AKP'nin büyükşehirleri kaybetmesinin ardından çıkarılmıştı... Danıştay kararını verdi
Daha önce belediye başkanlarının yetkisinde olan belediye şirket ve iştiraklerine yönetim kurulu ve müdür atama yetkisinin belediye meclislerine verilmesine ilişkin çıkartılan genelgenin iptali ve yürütmesinin durdurulması talebini Danıştay reddetti.
Ticaret Bakanlığı, AKP’nin çok sayıda büyükşehir belediyesinin yönetimini kaybettiği yerel seçimlerin hemen ardından 15 Mayıs 2019’da belediye şirket ve iştiraklerine yönetim kurulu ve müdür atama yetkisinin belediye başkanından alıp belediye meclislerine veren bir genelge çıkardı. Ankara Büyükşehir Belediyesi, genelgenin yürütmesinin durdurulması ve iptali istemiyle Danıştay’a dava açtı.
Gazete Duvar'ın haberine göre, Danıştay, tüm belediyelerin merakla beklediği yürütmeyi durdurma konusunda ilk kararını verdi. Yürütmeyi durdurma talebini oy çokluğuyla reddeden Danıştay, genelgenin iptaline yönelik başvuruya ilişkin olarak daha sonra karar verecek.
Ankara Büyükşehir Belediyesi, dava dilekçesinde genelgenin ‘üst hukuk normlarına aykırı olduğunu’ iddia ederek, bugüne kadar sadece başkan tarafından kullanılan yetkinin değiştirilmesindeki amacın siyasi olduğunu, yasada belediye ve bağlı işletmelerde yönetmenin başkana ait bir yetki olduğunun yasayla belirlendiğini, çıkan genelge ile meclisin bu şirketleri hem yönetip hem de denetlemesi gibi bir durumun ortaya çıktığını belirterek bu durumun hukuk mantığına aykırı olduğunu vurgulamıştı.
TETKİK HAKİMİ BELEDİYEYİ HAKLI BULDU
Danıştay tetkik hakimi, belediyenin yürütmenin durdurulması yönündeki talebi haklı belediyeyi haklı buldu. Danıştay 8 ve 10. dairelerinden 9 üyenin katıldığı müzakere sonrasında ise yürütmenin durdurulması talebi 5 üyenin oyuyla reddedildi.

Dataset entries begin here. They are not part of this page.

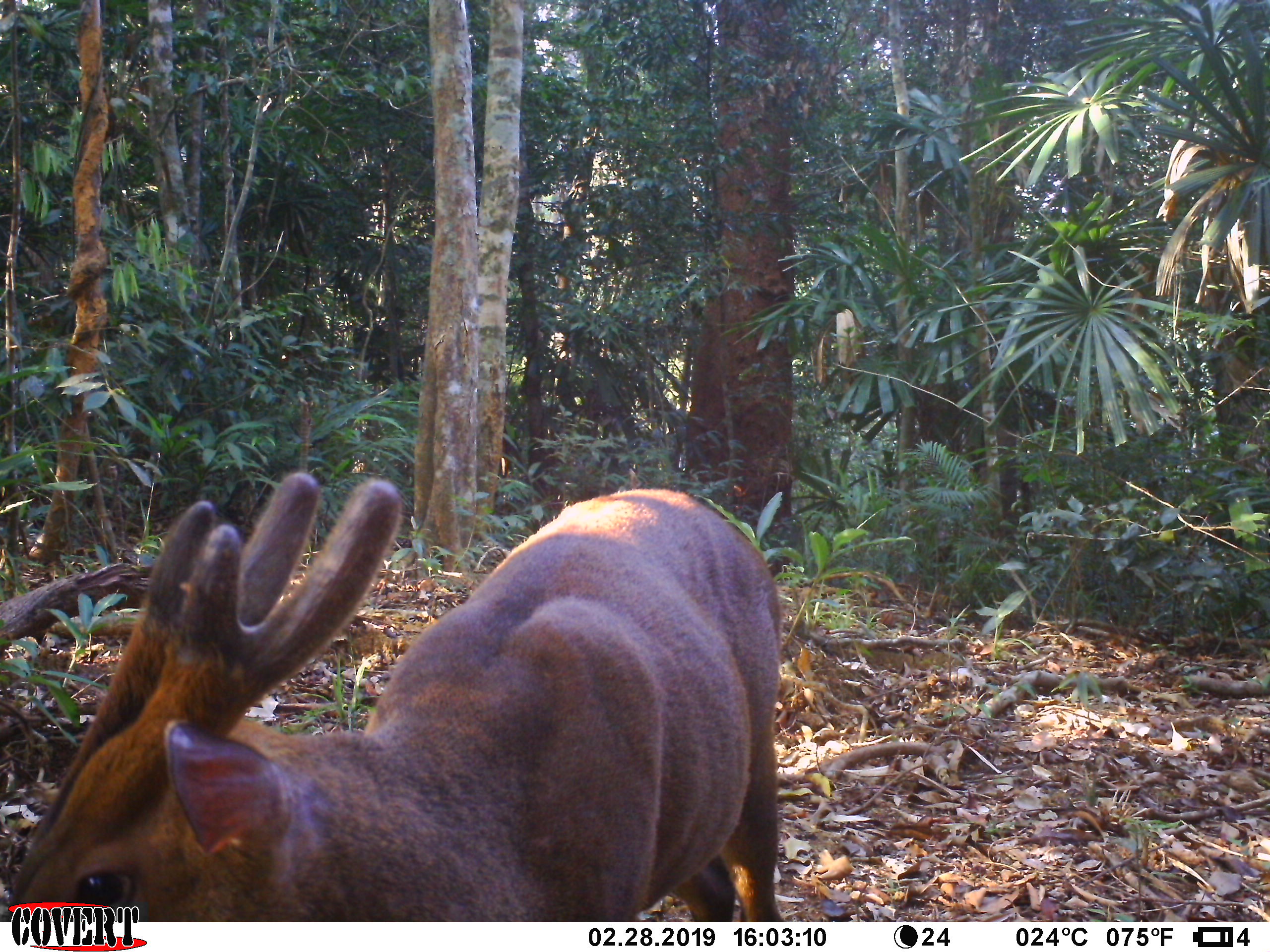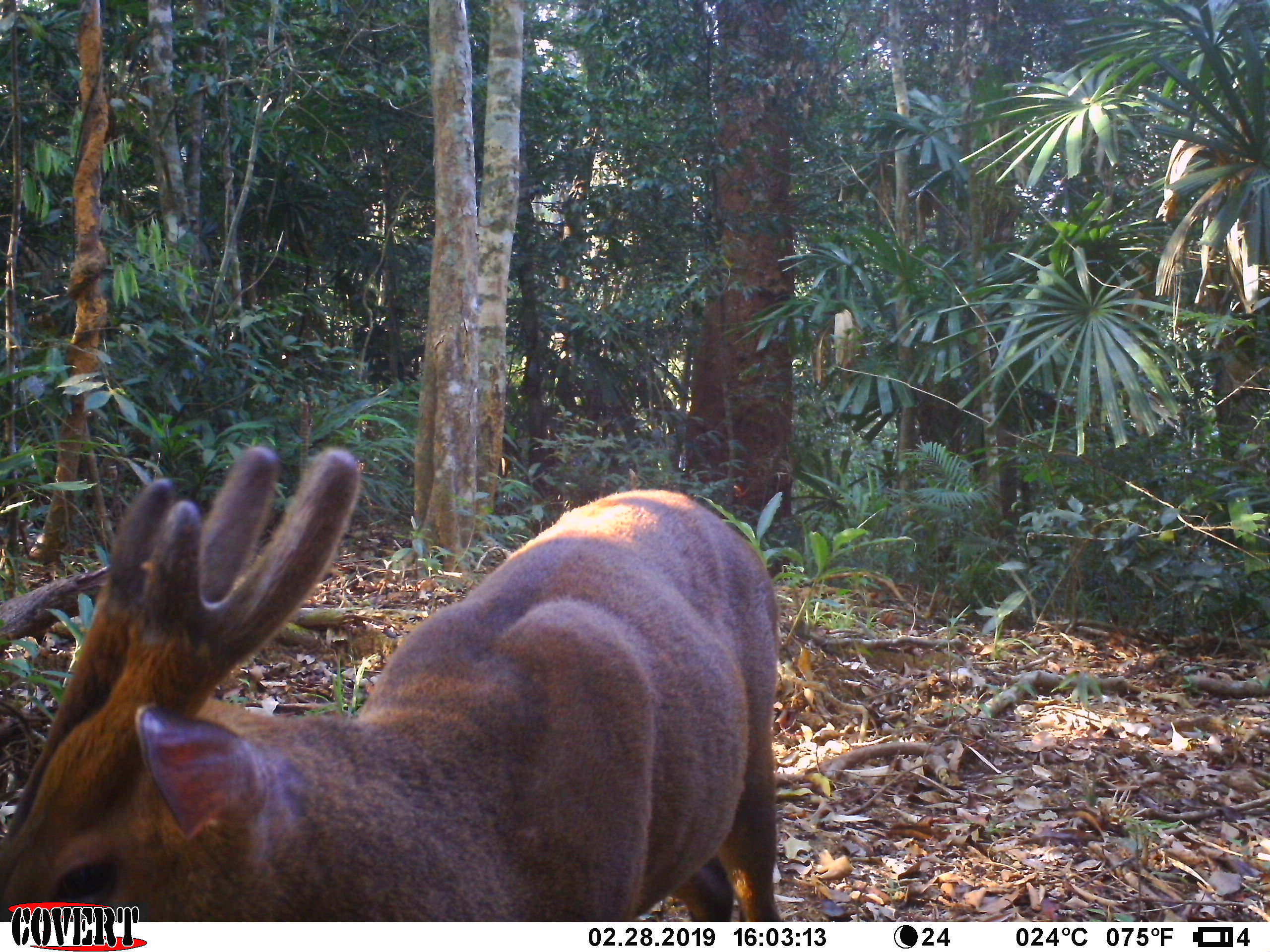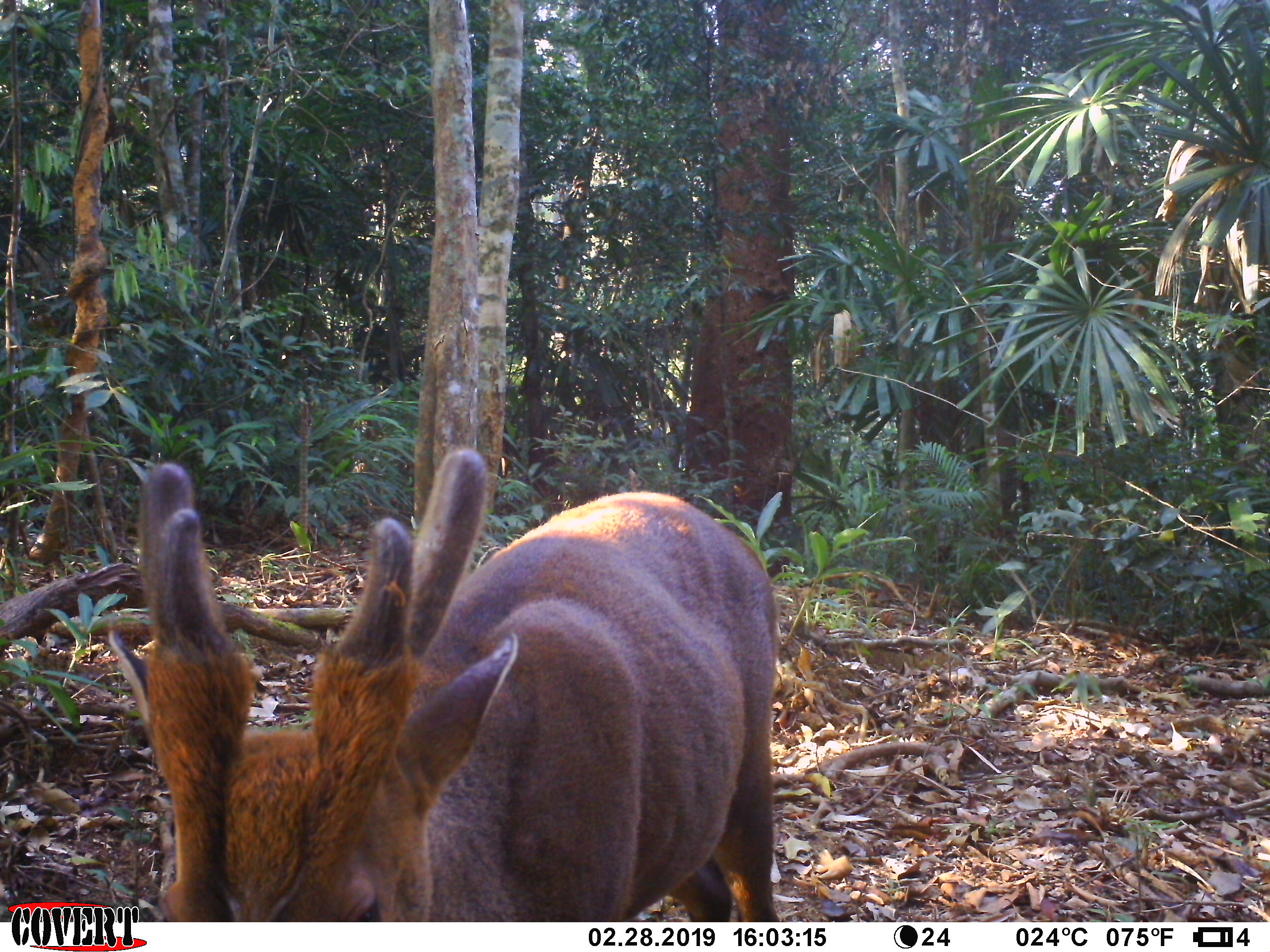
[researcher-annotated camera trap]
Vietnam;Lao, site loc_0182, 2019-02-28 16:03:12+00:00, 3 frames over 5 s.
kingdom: Animalia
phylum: Chordata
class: Mammalia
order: Artiodactyla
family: Cervidae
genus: Muntiacus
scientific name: Muntiacus vuquangensis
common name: large-antlered muntjac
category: large antlered muntjac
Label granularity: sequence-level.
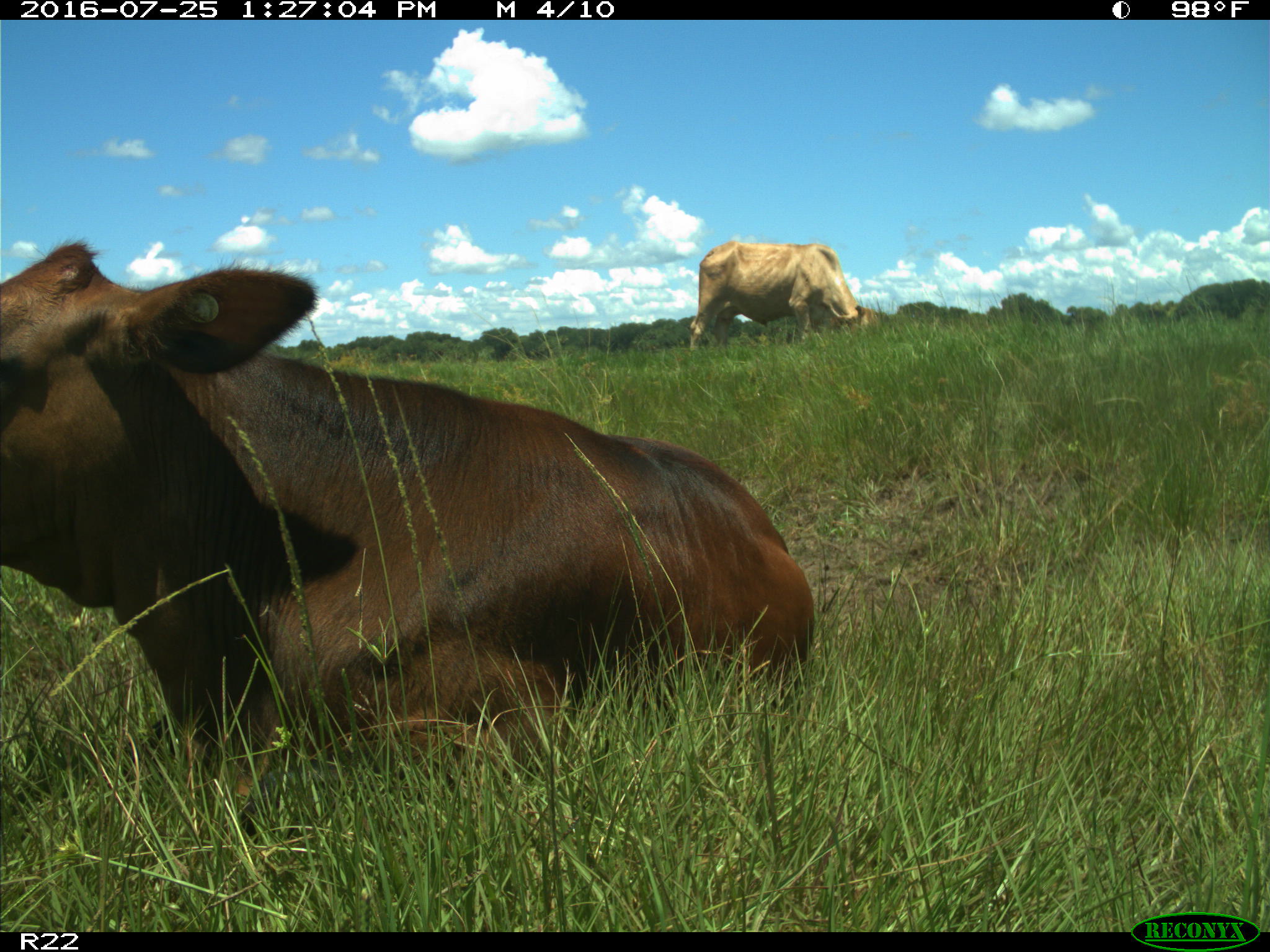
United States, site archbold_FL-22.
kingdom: Animalia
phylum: Chordata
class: Mammalia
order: Artiodactyla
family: Bovidae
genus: Bos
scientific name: Bos taurus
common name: domestic cow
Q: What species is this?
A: Bos taurus (domestic cow).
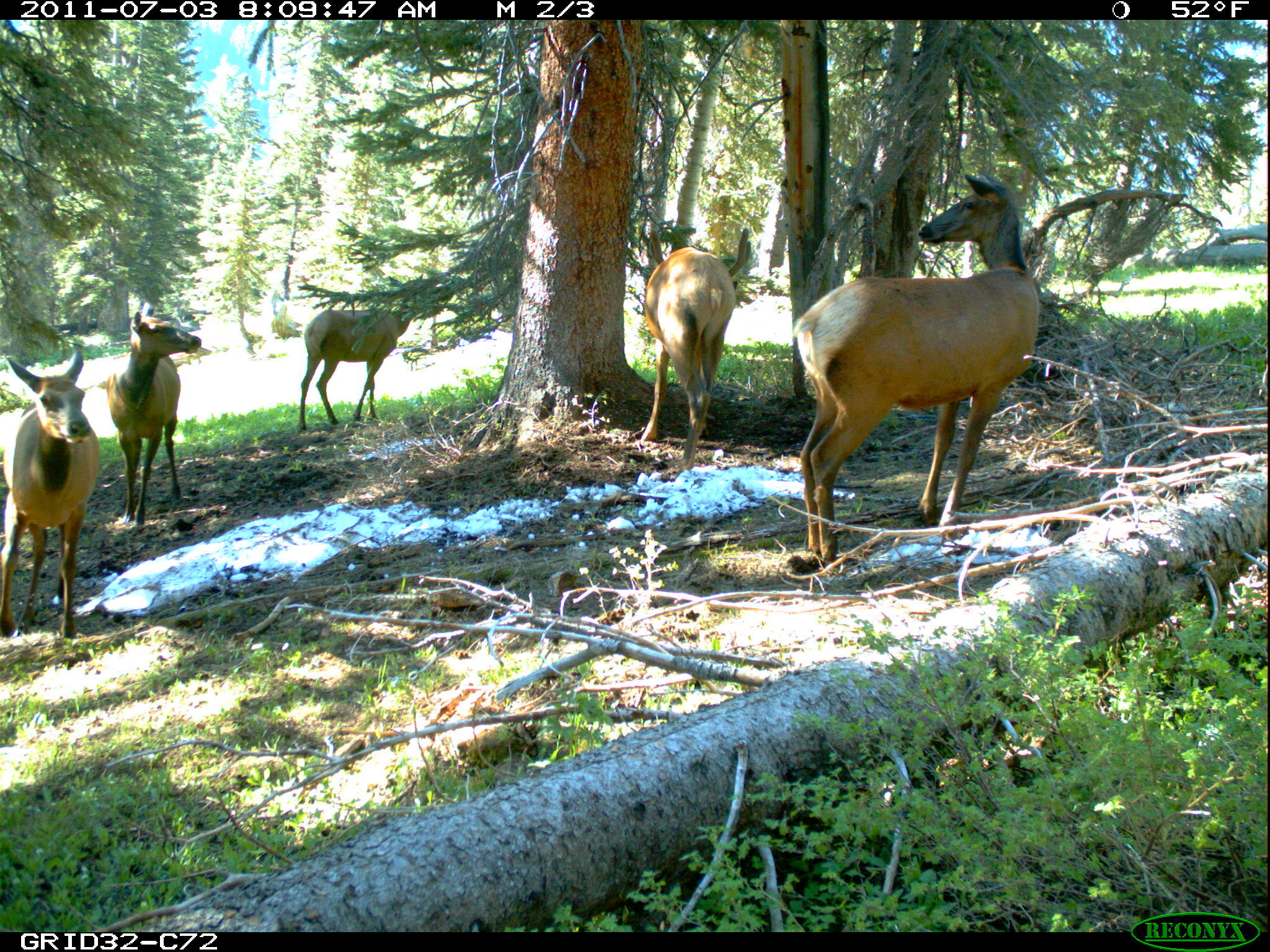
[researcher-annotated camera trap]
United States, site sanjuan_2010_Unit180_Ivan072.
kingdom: Animalia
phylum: Chordata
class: Mammalia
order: Artiodactyla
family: Cervidae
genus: Cervus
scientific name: Cervus elaphus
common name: red deer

Karara muhalefet şerhi koyan 4 üye ise şerh gerekçelerini şöyle dile getirdi:
“Şirketlere ilişkin faaliyetler konusunda 5393 sayılı Yasanın 56. Maddesi uyarınca faaliyet raporu hazırlayıp, meclisin denetimine sunan ve yetersiz bulunması halinde meclisçe 26. Madde uyarınca görevine son verilebilen başkanın, söz konusu şirketleri yönetme yetkisi kapsamında Yönetim Kurulundaki temsilcisini de değiştirme hak ve yetkisi bulunmaktadır. Bu yetkinin meclise ait olduğunun kabulü şeklindeki yaklaşımın, meclisin bu şirketleri hem yönetip, hem denetleyebileceği gibi yasanın amaç ve sistematiğine aykırı bir sonuca yol açacağı açıktır.”